Part 1: Given a 1000 by 1000 grid of lights and a list of instructions of the form (turn on|turn off|toggle) 5,10 through 15,20, determine how many lights are on.

lights = [
    [False for y in range(1000)]
    for x in range(1000)
]

for line in sys.stdin:
    mode, x1, y1, x2, y2 = re.match('(.*) (\d+),(\d+) through (\d+),(\d+)', line.strip()).groups()
    x1, y1, x2, y2 = map(int, (x1, y1, x2, y2))

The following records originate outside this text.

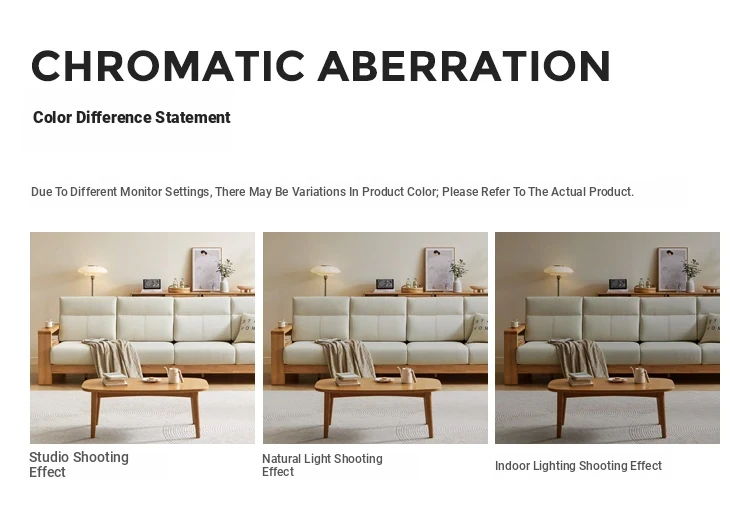 CHROMATIC ABERRATION

Color Difference Statement

Due To Different Monitor Settings, There May Be Variations In Product Color; Please Refer To The Actual Product.

Studio Shooting Effect

Natural Light Shooting Effect

Indoor Lighting Shooting Effect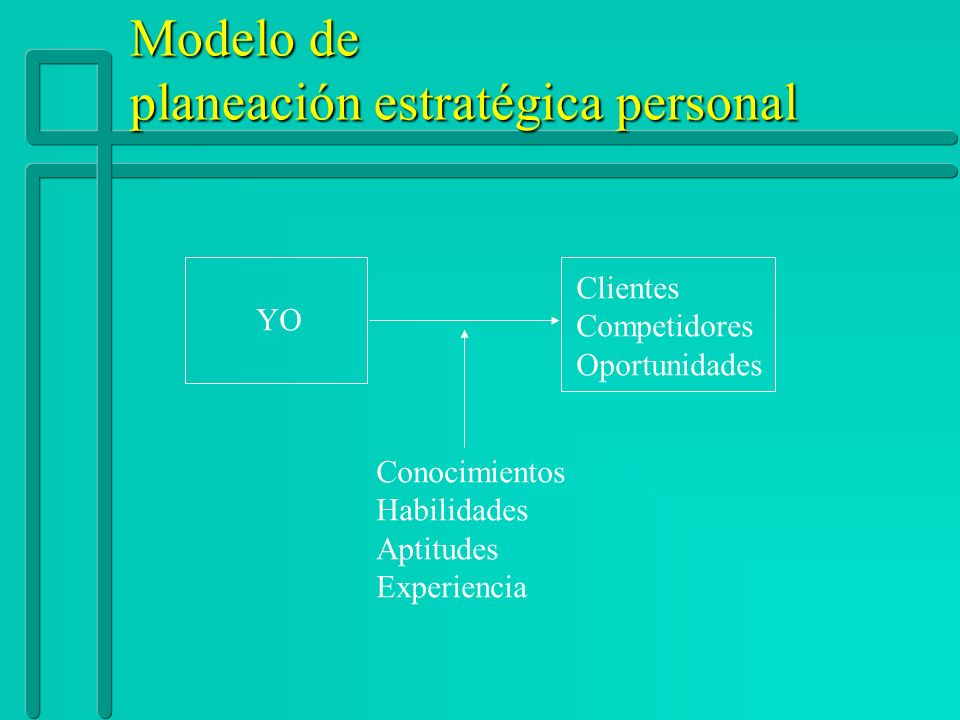 Modelo de planeación estratégica personal

YO

Clientes
Competidores
Oportunidades

Conocimientos
Habilidades
Aptitudes
Experiencia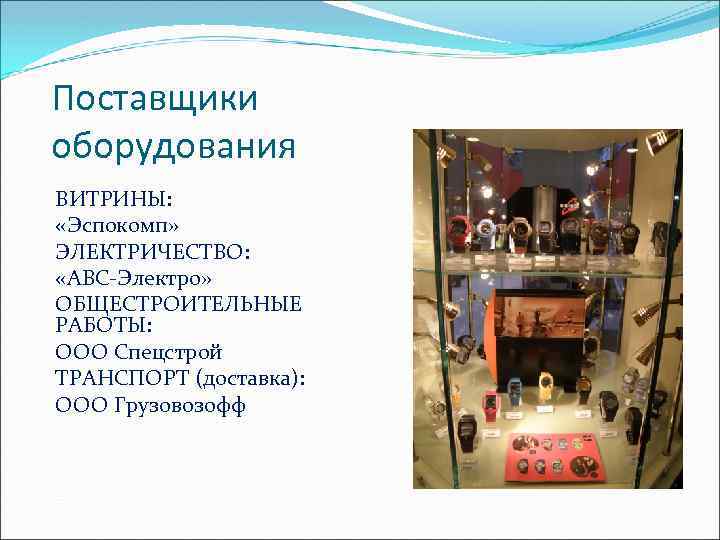 Поставщики оборудования

ВИТРИНЫ:
«Эспокомп»
ЭЛЕКТРИЧЕСТВО:
«АВС-Электро»
ОБЩЕСТРОИТЕЛЬНЫЕ РАБОТЫ:
ООО Спецстрой
ТРАНСПОРТ (доставка):
ООО Грузовозофф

    for x in range(x1, x2 + 1):
        for y in range(y1, y2 + 1):
            if mode == 'turn on':
                lights[x][y] = True
            elif mode == 'turn off':
                lights[x][y] = False
            else:
                lights[x][y] = not lights[x][y]

print(sum(
    1 if lights[x][y] else 0
    for x in range(1000)
    for y in range(1000)
))

At first, I was going to use pyparsing to parse the input, but then I decided that it was far too heavy weight for what I was doing. All I needed was regular expressions. After that, it’s just a matter of creating a relatively large two dimensional array and running each instruction.

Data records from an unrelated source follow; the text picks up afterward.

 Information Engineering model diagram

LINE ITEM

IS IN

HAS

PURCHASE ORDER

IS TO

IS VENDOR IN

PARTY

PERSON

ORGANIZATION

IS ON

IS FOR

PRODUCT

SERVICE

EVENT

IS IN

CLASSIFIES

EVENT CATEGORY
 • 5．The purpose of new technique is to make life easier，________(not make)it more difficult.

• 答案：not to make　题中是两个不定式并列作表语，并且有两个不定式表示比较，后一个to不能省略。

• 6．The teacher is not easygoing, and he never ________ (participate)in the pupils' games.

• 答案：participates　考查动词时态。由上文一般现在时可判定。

This one I actually did twice. I was curious if CPU would be significantly faster than memory (it is) to the extent that it would be faster to just calculate each light as we went:

filters = []
for line in sys.stdin:
    m = re.match('(.*) (\d+),(\d+) through (\d+),(\d+)', line.strip())
    filters.append([m.group(1)] + list(map(int, m.groups()[1:])))

def is_on(x, y):
    on = False
    for mode, x1, y1, x2, y2 in filters:
        if x1 <= x <= x2 and y1 <= y <= y2:
            if mode == 'turn on':
                on = True
            elif mode == 'turn off':
                on = False
            else:
                on = not on
    return on

print(sum(
    1 if is_on(x, y) else 0
    for x in range(1000)
    for y in range(1000)
))

I works at least, giving the same answer, but it’s roughly an order of magnitude slower. So it goes.

Part 2: This time turn on is +1, turn off is -1, toggle is +2 and you cannot go below zero for any single cell.

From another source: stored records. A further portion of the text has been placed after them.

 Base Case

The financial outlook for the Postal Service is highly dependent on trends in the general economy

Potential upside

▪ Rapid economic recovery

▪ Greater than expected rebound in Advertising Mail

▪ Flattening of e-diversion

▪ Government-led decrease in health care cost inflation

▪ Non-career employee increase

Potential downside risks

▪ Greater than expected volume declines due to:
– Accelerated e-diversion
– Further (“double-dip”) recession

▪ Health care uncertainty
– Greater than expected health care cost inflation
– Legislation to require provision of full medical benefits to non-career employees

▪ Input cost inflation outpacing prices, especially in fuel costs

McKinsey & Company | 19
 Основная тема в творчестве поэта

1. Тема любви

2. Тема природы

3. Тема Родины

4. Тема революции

The code doesn’t actually change much from the first solution to the first part, we just initialize to 0 instead of False and tweak the updates. The only interesting one is the turn off case:

elif mode == 'turn off':
    if lights[x][y] > 0:
        lights[x][y] -= 1

Since this is the only case that can be negative, it’s the only one we have to special case.